After introducing this idea, I will incorporate it into several lessons throughout the unit. For
example, when I teach a lesson on how wave height/amplitude affects sound, I will ask students to think
about how loud or soft they may have to be when walking home in the dark. Similarly, when teaching
about how length/frequency affects pitch, we will discuss which levels of pitch are most effective and/or
can be heard most easily by humans (i.e. what pitch would be most helpful for getting someone’s
attention to communicate that you are there?) Then, as we transition into talking about light, I will
incorporate the concept of walking in the dark through my lesson on natural versus artificial light sources.

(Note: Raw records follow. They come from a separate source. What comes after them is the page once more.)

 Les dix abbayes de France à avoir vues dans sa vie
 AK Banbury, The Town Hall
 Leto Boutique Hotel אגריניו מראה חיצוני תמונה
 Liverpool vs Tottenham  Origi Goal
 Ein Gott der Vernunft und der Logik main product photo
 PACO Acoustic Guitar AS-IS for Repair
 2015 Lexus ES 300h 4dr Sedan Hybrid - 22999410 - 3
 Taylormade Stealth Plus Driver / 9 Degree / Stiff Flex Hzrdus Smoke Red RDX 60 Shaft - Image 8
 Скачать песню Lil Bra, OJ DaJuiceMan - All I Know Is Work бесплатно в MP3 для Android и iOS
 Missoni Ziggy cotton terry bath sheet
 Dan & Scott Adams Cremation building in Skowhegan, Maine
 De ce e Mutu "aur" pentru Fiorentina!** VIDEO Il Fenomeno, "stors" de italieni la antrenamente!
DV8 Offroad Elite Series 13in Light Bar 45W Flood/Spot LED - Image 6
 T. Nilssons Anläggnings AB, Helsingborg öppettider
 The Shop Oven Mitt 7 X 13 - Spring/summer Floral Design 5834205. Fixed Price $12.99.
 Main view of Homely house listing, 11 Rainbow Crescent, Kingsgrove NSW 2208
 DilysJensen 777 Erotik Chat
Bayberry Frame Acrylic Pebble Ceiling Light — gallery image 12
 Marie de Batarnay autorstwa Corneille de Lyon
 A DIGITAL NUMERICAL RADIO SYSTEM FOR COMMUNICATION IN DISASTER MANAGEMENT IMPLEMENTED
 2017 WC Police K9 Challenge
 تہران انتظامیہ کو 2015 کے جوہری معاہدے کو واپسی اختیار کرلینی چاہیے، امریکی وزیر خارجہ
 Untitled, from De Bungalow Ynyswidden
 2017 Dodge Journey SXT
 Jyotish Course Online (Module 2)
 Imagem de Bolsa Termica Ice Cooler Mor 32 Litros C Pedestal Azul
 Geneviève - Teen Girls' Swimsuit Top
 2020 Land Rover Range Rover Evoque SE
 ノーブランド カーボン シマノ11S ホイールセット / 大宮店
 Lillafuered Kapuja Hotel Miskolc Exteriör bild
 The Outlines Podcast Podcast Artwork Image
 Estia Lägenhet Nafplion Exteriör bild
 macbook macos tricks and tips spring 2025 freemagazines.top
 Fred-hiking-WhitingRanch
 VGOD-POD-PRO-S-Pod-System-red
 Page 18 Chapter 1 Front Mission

For example, I might ask students questions such as “What would be the natural sources of light that
could help you see at night?” and “If you still can’t see where you’re going, what are some artificial light
sources that could guide your way?” I will also tie in the big idea to my lesson on shadows and reflection
by asking students how they could create a shadow on the sidewalk using light waves. At the end of the
unit, I will tie all of the lesson’s major concepts together by asking students to design and create some
sort of device that uses light and sound to help them communicate with those around them and stay safe
on their walk home. Through this “final project”students will demonstrate their learning by applying
several of the unit’s main concepts about light and sound waves to answer the question of “How could
you use sound and light to stay safe on a long walk in the dark?”